Fortunately there are already examples. In most of 'big' processors, there are performance counters available which are basically small hardware counters running independent of software. Therefore it's more accurate. These counters can be configured to count lots of processor internal status, like cache hit, etc. It's common to use VTune or PAPI to read these counters on PC and then tune performance. So it's a good idea to make a performance counter for Microblaze if we need to tune it.

I choose FSL bus as the interface from counter to Microblaze. It's because read/start/stop counter op should be as light as possible. FSL is low-overhead and predictable, almost ideal candidate. The counter is written in VHDL, following template generated by EDK. It's available at http://www.opencores.org/projects.cgi/web/performance_counter/overview

There are three parts (process), bus interface, counter and overflow detector. Bus interface get command, like start, stop, reset, from processor and send counter value back. If there is an overflow, the overflow detector shall find. Every time processor read counter value, it should check if there is an overflow in between.
----
§ **Exercise prompt**
Answer these questions about the text on the Microblaze performance counter:
(a) Which tools does it name as common for reading performance counters on a PC?
(b) Which bus serves as the interface from the counter to Microblaze?
(c) What three parts make up the counter?

§ **Source excerpt**
----
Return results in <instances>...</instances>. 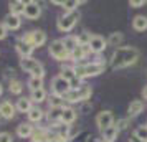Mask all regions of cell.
<instances>
[{"label":"cell","instance_id":"obj_1","mask_svg":"<svg viewBox=\"0 0 147 142\" xmlns=\"http://www.w3.org/2000/svg\"><path fill=\"white\" fill-rule=\"evenodd\" d=\"M139 60V50L134 46H119L111 56V66L114 69H122V68L132 66Z\"/></svg>","mask_w":147,"mask_h":142},{"label":"cell","instance_id":"obj_2","mask_svg":"<svg viewBox=\"0 0 147 142\" xmlns=\"http://www.w3.org/2000/svg\"><path fill=\"white\" fill-rule=\"evenodd\" d=\"M74 69H76V76L80 79H84V78H93V76L104 73L106 65L102 61H93V63H86V65H78V66H74Z\"/></svg>","mask_w":147,"mask_h":142},{"label":"cell","instance_id":"obj_3","mask_svg":"<svg viewBox=\"0 0 147 142\" xmlns=\"http://www.w3.org/2000/svg\"><path fill=\"white\" fill-rule=\"evenodd\" d=\"M20 68L25 73H30L33 78H45V68L40 61H36L35 58H20Z\"/></svg>","mask_w":147,"mask_h":142},{"label":"cell","instance_id":"obj_4","mask_svg":"<svg viewBox=\"0 0 147 142\" xmlns=\"http://www.w3.org/2000/svg\"><path fill=\"white\" fill-rule=\"evenodd\" d=\"M78 20H80V12H78V10H74V12H68V13L61 15L60 18H58L56 27H58L60 32L68 33V32H71V30L74 28V25L78 23Z\"/></svg>","mask_w":147,"mask_h":142},{"label":"cell","instance_id":"obj_5","mask_svg":"<svg viewBox=\"0 0 147 142\" xmlns=\"http://www.w3.org/2000/svg\"><path fill=\"white\" fill-rule=\"evenodd\" d=\"M93 94V89L91 86H86V84H83L80 89H71L66 96H65V101L68 102H81V101H86L89 99Z\"/></svg>","mask_w":147,"mask_h":142},{"label":"cell","instance_id":"obj_6","mask_svg":"<svg viewBox=\"0 0 147 142\" xmlns=\"http://www.w3.org/2000/svg\"><path fill=\"white\" fill-rule=\"evenodd\" d=\"M48 53L51 55L56 61H66V60H69V53H68V50L65 48L63 40L51 41V43H50V46H48Z\"/></svg>","mask_w":147,"mask_h":142},{"label":"cell","instance_id":"obj_7","mask_svg":"<svg viewBox=\"0 0 147 142\" xmlns=\"http://www.w3.org/2000/svg\"><path fill=\"white\" fill-rule=\"evenodd\" d=\"M69 91H71L69 83H68L65 78H61L60 75L55 76L53 81H51V93H53L55 96H61V98H65Z\"/></svg>","mask_w":147,"mask_h":142},{"label":"cell","instance_id":"obj_8","mask_svg":"<svg viewBox=\"0 0 147 142\" xmlns=\"http://www.w3.org/2000/svg\"><path fill=\"white\" fill-rule=\"evenodd\" d=\"M96 126L99 127V131L102 132L104 129L114 126V116L111 111H101L99 114L96 116Z\"/></svg>","mask_w":147,"mask_h":142},{"label":"cell","instance_id":"obj_9","mask_svg":"<svg viewBox=\"0 0 147 142\" xmlns=\"http://www.w3.org/2000/svg\"><path fill=\"white\" fill-rule=\"evenodd\" d=\"M106 48H107V40H104L101 35H91V40H89V50H91V53L99 55Z\"/></svg>","mask_w":147,"mask_h":142},{"label":"cell","instance_id":"obj_10","mask_svg":"<svg viewBox=\"0 0 147 142\" xmlns=\"http://www.w3.org/2000/svg\"><path fill=\"white\" fill-rule=\"evenodd\" d=\"M25 17H27L28 20H36L38 17L41 15V5L38 2H33V0H30L25 3Z\"/></svg>","mask_w":147,"mask_h":142},{"label":"cell","instance_id":"obj_11","mask_svg":"<svg viewBox=\"0 0 147 142\" xmlns=\"http://www.w3.org/2000/svg\"><path fill=\"white\" fill-rule=\"evenodd\" d=\"M17 114V108L15 104H12L10 101H2L0 102V116L5 119V121H12Z\"/></svg>","mask_w":147,"mask_h":142},{"label":"cell","instance_id":"obj_12","mask_svg":"<svg viewBox=\"0 0 147 142\" xmlns=\"http://www.w3.org/2000/svg\"><path fill=\"white\" fill-rule=\"evenodd\" d=\"M3 25L7 27V30H12V32H15V30H18V28L22 27V20L18 15H13L8 12L7 15H5V18H3Z\"/></svg>","mask_w":147,"mask_h":142},{"label":"cell","instance_id":"obj_13","mask_svg":"<svg viewBox=\"0 0 147 142\" xmlns=\"http://www.w3.org/2000/svg\"><path fill=\"white\" fill-rule=\"evenodd\" d=\"M15 50H17V53L20 55V58H30V56H32V53H33L35 48L32 46V45L25 43V41L18 40L17 43H15Z\"/></svg>","mask_w":147,"mask_h":142},{"label":"cell","instance_id":"obj_14","mask_svg":"<svg viewBox=\"0 0 147 142\" xmlns=\"http://www.w3.org/2000/svg\"><path fill=\"white\" fill-rule=\"evenodd\" d=\"M35 132V127L30 124V122H22L17 126V135L22 137V139H28V137H32Z\"/></svg>","mask_w":147,"mask_h":142},{"label":"cell","instance_id":"obj_15","mask_svg":"<svg viewBox=\"0 0 147 142\" xmlns=\"http://www.w3.org/2000/svg\"><path fill=\"white\" fill-rule=\"evenodd\" d=\"M117 135H119L117 126H111V127L104 129V131L101 132V141L102 142H114L117 139Z\"/></svg>","mask_w":147,"mask_h":142},{"label":"cell","instance_id":"obj_16","mask_svg":"<svg viewBox=\"0 0 147 142\" xmlns=\"http://www.w3.org/2000/svg\"><path fill=\"white\" fill-rule=\"evenodd\" d=\"M74 121H76V111L73 108H63V111H61V124L71 126Z\"/></svg>","mask_w":147,"mask_h":142},{"label":"cell","instance_id":"obj_17","mask_svg":"<svg viewBox=\"0 0 147 142\" xmlns=\"http://www.w3.org/2000/svg\"><path fill=\"white\" fill-rule=\"evenodd\" d=\"M89 53H91V50H89V45H80V46L76 48L73 53L69 55V60L80 61V60H83V58H86Z\"/></svg>","mask_w":147,"mask_h":142},{"label":"cell","instance_id":"obj_18","mask_svg":"<svg viewBox=\"0 0 147 142\" xmlns=\"http://www.w3.org/2000/svg\"><path fill=\"white\" fill-rule=\"evenodd\" d=\"M15 108L18 112H30L32 108H33V101L30 99V98H18L17 99V104H15Z\"/></svg>","mask_w":147,"mask_h":142},{"label":"cell","instance_id":"obj_19","mask_svg":"<svg viewBox=\"0 0 147 142\" xmlns=\"http://www.w3.org/2000/svg\"><path fill=\"white\" fill-rule=\"evenodd\" d=\"M55 5H61V7L68 12H74V10H78V7H80L83 2H80V0H63V2H60V0H53Z\"/></svg>","mask_w":147,"mask_h":142},{"label":"cell","instance_id":"obj_20","mask_svg":"<svg viewBox=\"0 0 147 142\" xmlns=\"http://www.w3.org/2000/svg\"><path fill=\"white\" fill-rule=\"evenodd\" d=\"M27 116H28V122H30V124H38V122H41V119L45 117V112H43L38 106H33L32 111H30Z\"/></svg>","mask_w":147,"mask_h":142},{"label":"cell","instance_id":"obj_21","mask_svg":"<svg viewBox=\"0 0 147 142\" xmlns=\"http://www.w3.org/2000/svg\"><path fill=\"white\" fill-rule=\"evenodd\" d=\"M142 111H144V102L140 101V99H136V101H132L129 104L127 116H129V117H136V116H139Z\"/></svg>","mask_w":147,"mask_h":142},{"label":"cell","instance_id":"obj_22","mask_svg":"<svg viewBox=\"0 0 147 142\" xmlns=\"http://www.w3.org/2000/svg\"><path fill=\"white\" fill-rule=\"evenodd\" d=\"M63 43H65V48L68 50V53L69 55L80 46V43H78V36H74V35H66V36L63 38Z\"/></svg>","mask_w":147,"mask_h":142},{"label":"cell","instance_id":"obj_23","mask_svg":"<svg viewBox=\"0 0 147 142\" xmlns=\"http://www.w3.org/2000/svg\"><path fill=\"white\" fill-rule=\"evenodd\" d=\"M25 3L27 2H22V0H13V2H10L8 3V8H10V13L13 15H23L25 13Z\"/></svg>","mask_w":147,"mask_h":142},{"label":"cell","instance_id":"obj_24","mask_svg":"<svg viewBox=\"0 0 147 142\" xmlns=\"http://www.w3.org/2000/svg\"><path fill=\"white\" fill-rule=\"evenodd\" d=\"M132 28L136 32H144V30H147V17H144V15H136L132 18Z\"/></svg>","mask_w":147,"mask_h":142},{"label":"cell","instance_id":"obj_25","mask_svg":"<svg viewBox=\"0 0 147 142\" xmlns=\"http://www.w3.org/2000/svg\"><path fill=\"white\" fill-rule=\"evenodd\" d=\"M32 35H33V46L35 48H40L47 43V33L43 30H33Z\"/></svg>","mask_w":147,"mask_h":142},{"label":"cell","instance_id":"obj_26","mask_svg":"<svg viewBox=\"0 0 147 142\" xmlns=\"http://www.w3.org/2000/svg\"><path fill=\"white\" fill-rule=\"evenodd\" d=\"M47 101H48L50 109H63V108H66V106H65V98H61V96L51 94Z\"/></svg>","mask_w":147,"mask_h":142},{"label":"cell","instance_id":"obj_27","mask_svg":"<svg viewBox=\"0 0 147 142\" xmlns=\"http://www.w3.org/2000/svg\"><path fill=\"white\" fill-rule=\"evenodd\" d=\"M30 99H32L33 102H36V104H40V102L47 101V99H48V94H47V91H45V88L38 89V91H32Z\"/></svg>","mask_w":147,"mask_h":142},{"label":"cell","instance_id":"obj_28","mask_svg":"<svg viewBox=\"0 0 147 142\" xmlns=\"http://www.w3.org/2000/svg\"><path fill=\"white\" fill-rule=\"evenodd\" d=\"M61 78H65L68 83L73 81L74 78H76V69H74V66H63L61 68V73H60Z\"/></svg>","mask_w":147,"mask_h":142},{"label":"cell","instance_id":"obj_29","mask_svg":"<svg viewBox=\"0 0 147 142\" xmlns=\"http://www.w3.org/2000/svg\"><path fill=\"white\" fill-rule=\"evenodd\" d=\"M61 111L63 109H50V112L47 114V119L53 126H56V124H60L61 122Z\"/></svg>","mask_w":147,"mask_h":142},{"label":"cell","instance_id":"obj_30","mask_svg":"<svg viewBox=\"0 0 147 142\" xmlns=\"http://www.w3.org/2000/svg\"><path fill=\"white\" fill-rule=\"evenodd\" d=\"M8 91L12 94H22V91H23L22 81H18V79H10V83H8Z\"/></svg>","mask_w":147,"mask_h":142},{"label":"cell","instance_id":"obj_31","mask_svg":"<svg viewBox=\"0 0 147 142\" xmlns=\"http://www.w3.org/2000/svg\"><path fill=\"white\" fill-rule=\"evenodd\" d=\"M27 86L30 88V91H38V89L43 88V79H41V78H33V76H30Z\"/></svg>","mask_w":147,"mask_h":142},{"label":"cell","instance_id":"obj_32","mask_svg":"<svg viewBox=\"0 0 147 142\" xmlns=\"http://www.w3.org/2000/svg\"><path fill=\"white\" fill-rule=\"evenodd\" d=\"M121 43H122V33H119V32H114V33L109 35V38H107V45L117 48Z\"/></svg>","mask_w":147,"mask_h":142},{"label":"cell","instance_id":"obj_33","mask_svg":"<svg viewBox=\"0 0 147 142\" xmlns=\"http://www.w3.org/2000/svg\"><path fill=\"white\" fill-rule=\"evenodd\" d=\"M134 137L139 139L140 142H147V126H139L134 131Z\"/></svg>","mask_w":147,"mask_h":142},{"label":"cell","instance_id":"obj_34","mask_svg":"<svg viewBox=\"0 0 147 142\" xmlns=\"http://www.w3.org/2000/svg\"><path fill=\"white\" fill-rule=\"evenodd\" d=\"M89 40H91V33H88V32H83L81 35H78V43L80 45H89Z\"/></svg>","mask_w":147,"mask_h":142},{"label":"cell","instance_id":"obj_35","mask_svg":"<svg viewBox=\"0 0 147 142\" xmlns=\"http://www.w3.org/2000/svg\"><path fill=\"white\" fill-rule=\"evenodd\" d=\"M0 142H13V137L10 132H0Z\"/></svg>","mask_w":147,"mask_h":142},{"label":"cell","instance_id":"obj_36","mask_svg":"<svg viewBox=\"0 0 147 142\" xmlns=\"http://www.w3.org/2000/svg\"><path fill=\"white\" fill-rule=\"evenodd\" d=\"M129 5L132 8H140V7H144L146 5V0H131L129 2Z\"/></svg>","mask_w":147,"mask_h":142},{"label":"cell","instance_id":"obj_37","mask_svg":"<svg viewBox=\"0 0 147 142\" xmlns=\"http://www.w3.org/2000/svg\"><path fill=\"white\" fill-rule=\"evenodd\" d=\"M7 33H8L7 27L3 25V22H0V40H5L7 38Z\"/></svg>","mask_w":147,"mask_h":142},{"label":"cell","instance_id":"obj_38","mask_svg":"<svg viewBox=\"0 0 147 142\" xmlns=\"http://www.w3.org/2000/svg\"><path fill=\"white\" fill-rule=\"evenodd\" d=\"M142 98L147 101V86H144V89H142Z\"/></svg>","mask_w":147,"mask_h":142},{"label":"cell","instance_id":"obj_39","mask_svg":"<svg viewBox=\"0 0 147 142\" xmlns=\"http://www.w3.org/2000/svg\"><path fill=\"white\" fill-rule=\"evenodd\" d=\"M88 142H102V141H101V139H91V137H89V139H88Z\"/></svg>","mask_w":147,"mask_h":142},{"label":"cell","instance_id":"obj_40","mask_svg":"<svg viewBox=\"0 0 147 142\" xmlns=\"http://www.w3.org/2000/svg\"><path fill=\"white\" fill-rule=\"evenodd\" d=\"M129 142H140V141H139V139H136V137H134V135H132V137L129 139Z\"/></svg>","mask_w":147,"mask_h":142},{"label":"cell","instance_id":"obj_41","mask_svg":"<svg viewBox=\"0 0 147 142\" xmlns=\"http://www.w3.org/2000/svg\"><path fill=\"white\" fill-rule=\"evenodd\" d=\"M3 94V86H2V83H0V96Z\"/></svg>","mask_w":147,"mask_h":142},{"label":"cell","instance_id":"obj_42","mask_svg":"<svg viewBox=\"0 0 147 142\" xmlns=\"http://www.w3.org/2000/svg\"><path fill=\"white\" fill-rule=\"evenodd\" d=\"M146 126H147V121H146Z\"/></svg>","mask_w":147,"mask_h":142}]
</instances>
----
§ **Expected answer**
(a) VTune or PAPI.
(b) The FSL bus.
(c) The bus interface, the counter, and the overflow detector.